Source: Adapted from Antoniou T, Tseng A. Ann Pharmacother 2002;36:1598-613.^[104]

Case Study 3. Man on methadone therapy

A 43-year-old man with a history of injecting drug use and heroin dependence currently maintained on methadone maintenance therapy presents for initiation of anti-HIV therapy. His HIV infection was diagnosed 8 years previously. He has monitored his surrogate markers infrequently. In recent months he has noted increasing lethargy, weight loss and cough. He currently lives in a boarding house however he has been attacked on a number of occasions and has resolved to move out. His plasma HIV RNA is above 100,000 copies/mL and CD4 cell count 210 cells/μL (14%).
Considerations when initiating therapy include:

· assessment for occult infection (e.g. endocarditis, pneumonia, tuberculosis)

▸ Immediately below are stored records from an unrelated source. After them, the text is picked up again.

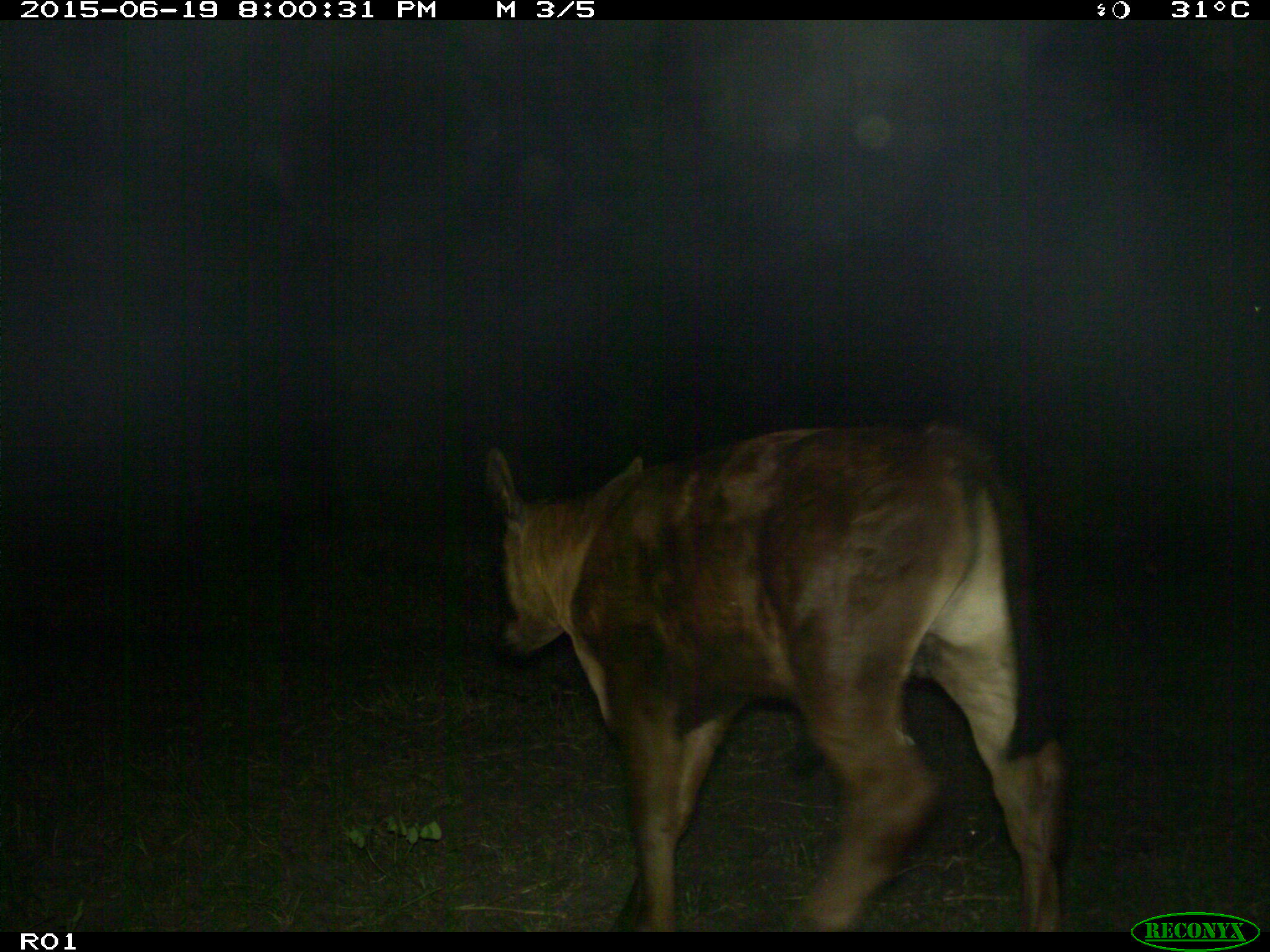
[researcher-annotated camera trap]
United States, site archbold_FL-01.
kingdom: Animalia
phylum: Chordata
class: Mammalia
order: Artiodactyla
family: Bovidae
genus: Bos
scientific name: Bos taurus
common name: domestic cow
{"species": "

· status of hepatitis infections and vaccination

· address housing issue – referral to social worker or housing agency

· formal adherence assessment and plan to support adherence when commences therapy

· resistance testing if possible

· consideration of drug-drug interactions with methadone (e.g. nevirapine in the cART regimen will require an increase in methadone dose)

· consider daily regimen that may be dispensed with opioid replacement therapy assessment of social supports, and access to harm minimisation strategies.